Aquele que adentrar em uma latrina [lugar de impurezas] pede aos anjos que o acompanhem em todos os momentos:
Sejam honrados, venerados santos e servos do Altíssimo,
deem honra ao Deus de Israel,
deixem-me até que eu entre e faça minha vontade e retorne a vocês.
Abaye [rabino do início do quarto século] disse: Uma pessoa não deve dizer isso, para que ele não a abandone e vá embora.
Em vez disso, ele deve dizer:
Guarde-me, guarde-me,
ajude-me, ajude-me,
apoie-me, apoie-me,
Espere por mim, espere por mim até que eu entre e saia, pois este é o caminho do homem.
Ao sair, diz:
Bendito seja Aquele que formou o homem em sabedoria
e criou nele muitas descobertas e cavidades.
É manifesto e conhecido diante do trono de Sua glória
que se um deles fosse violado ou obstruído, seria impossível sobreviver e ficar diante de Vós.

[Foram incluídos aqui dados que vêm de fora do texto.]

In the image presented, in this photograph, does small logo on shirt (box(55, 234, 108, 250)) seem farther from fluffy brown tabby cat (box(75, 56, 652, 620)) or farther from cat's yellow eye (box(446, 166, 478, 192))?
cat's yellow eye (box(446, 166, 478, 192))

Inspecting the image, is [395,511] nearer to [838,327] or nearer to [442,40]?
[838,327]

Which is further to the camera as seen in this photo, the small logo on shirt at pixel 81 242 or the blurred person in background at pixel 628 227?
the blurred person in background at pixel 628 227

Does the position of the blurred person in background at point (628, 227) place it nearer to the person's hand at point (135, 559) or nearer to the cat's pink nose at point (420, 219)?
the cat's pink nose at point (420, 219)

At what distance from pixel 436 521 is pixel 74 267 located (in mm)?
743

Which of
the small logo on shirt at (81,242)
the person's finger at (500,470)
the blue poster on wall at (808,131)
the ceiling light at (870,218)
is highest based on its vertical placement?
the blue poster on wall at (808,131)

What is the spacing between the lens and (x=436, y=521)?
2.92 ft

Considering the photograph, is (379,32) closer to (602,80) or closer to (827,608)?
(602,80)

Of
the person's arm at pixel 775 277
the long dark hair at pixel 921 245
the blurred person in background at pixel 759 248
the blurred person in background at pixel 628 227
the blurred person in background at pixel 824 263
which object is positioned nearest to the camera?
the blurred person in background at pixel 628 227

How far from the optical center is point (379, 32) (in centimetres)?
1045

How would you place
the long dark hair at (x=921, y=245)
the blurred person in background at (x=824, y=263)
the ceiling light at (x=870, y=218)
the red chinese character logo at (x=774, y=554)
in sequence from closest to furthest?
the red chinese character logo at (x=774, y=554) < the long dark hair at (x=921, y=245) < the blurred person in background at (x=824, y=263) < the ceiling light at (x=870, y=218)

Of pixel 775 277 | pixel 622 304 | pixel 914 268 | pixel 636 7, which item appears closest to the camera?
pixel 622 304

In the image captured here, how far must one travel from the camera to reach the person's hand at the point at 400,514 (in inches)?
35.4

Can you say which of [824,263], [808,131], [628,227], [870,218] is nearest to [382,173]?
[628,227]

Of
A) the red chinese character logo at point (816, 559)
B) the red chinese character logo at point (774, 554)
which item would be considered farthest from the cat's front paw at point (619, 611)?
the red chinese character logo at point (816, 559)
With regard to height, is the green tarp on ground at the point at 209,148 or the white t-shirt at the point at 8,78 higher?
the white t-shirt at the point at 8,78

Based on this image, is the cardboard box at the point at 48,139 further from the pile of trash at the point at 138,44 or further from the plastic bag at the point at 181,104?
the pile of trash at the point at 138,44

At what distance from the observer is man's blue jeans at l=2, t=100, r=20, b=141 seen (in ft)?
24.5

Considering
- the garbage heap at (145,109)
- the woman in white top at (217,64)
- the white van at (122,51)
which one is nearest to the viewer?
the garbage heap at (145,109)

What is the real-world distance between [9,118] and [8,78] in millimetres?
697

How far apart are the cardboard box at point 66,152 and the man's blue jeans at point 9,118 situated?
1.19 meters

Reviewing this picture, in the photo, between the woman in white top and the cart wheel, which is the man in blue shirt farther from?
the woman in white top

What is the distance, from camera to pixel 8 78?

Alguém pode argumentar: “Mas FALAR com um Anjo OU PEDIR QUE ELE GLORIFIQUE A DEUS NÃO é o equivalente à prece propriamente dita, DE FORMA A INTERFERIR NA NOSSA VIDA COM UM PEDIDO DIRETO”. Verdade, mas a lógica nos diz que se alguém não está proibida de FALAR com anjos, de DAR RECOMENDAÇÕES A ELES, já que o próprio Deus os enviou aos profetas e aos homens fiéis no decorrer da história no passado para falar com eles, e considerando que Davi aparece se dirigindo ao exército celestial de anjos pedindo para adorarem a Deus, também segue-se que NÃO SERIA PROIBIDO OU MALIGNO pedir a um anjo que nossa necessidade fosse levada até o trono de Deus, atendendo o mensageiro à sua missão primordial de servir como ministro de nossa salvação. Se os anjos são ministros de nossa salvação, por que seria maligno pedir-lhes para apresentar nossas necessidades ao Senhor e nos fornecer a ajuda divina em nossa causa? Mesmo que o pedido seja uma atuação direta de Deus na situação ou tão somente que Ele nos conceda a graça para lidar com tribulações e tragédias da vida diária, qual seria o pecado intrínseco aí contido? De fato, a Bíblia representa os anjos não apenas como nossos guardiões, mas também intercedendo por nós. Vejam alguns trechos bíblicos mencionando a relação dos anjos com o povo de Deus:
O anjo Rafael (Tobias 12: 12) diz:
“Ofereci a tua oração ao Senhor”
Jó 5: 1 (Septuaginta):
“Chama para ver se te respondem! A qual dos santos (anjos) te dirigirás?”
Jó 33: 23 (Vulgata):
“Se perto dele se encontrar um anjo, um intercessor entre mil,
para ensinar-lhe o que deve fazer…”
Apocalipse 8: 4:
E a fumaça do incenso subiu com as orações dos santos
desde a mão do anjo até diante de Deus.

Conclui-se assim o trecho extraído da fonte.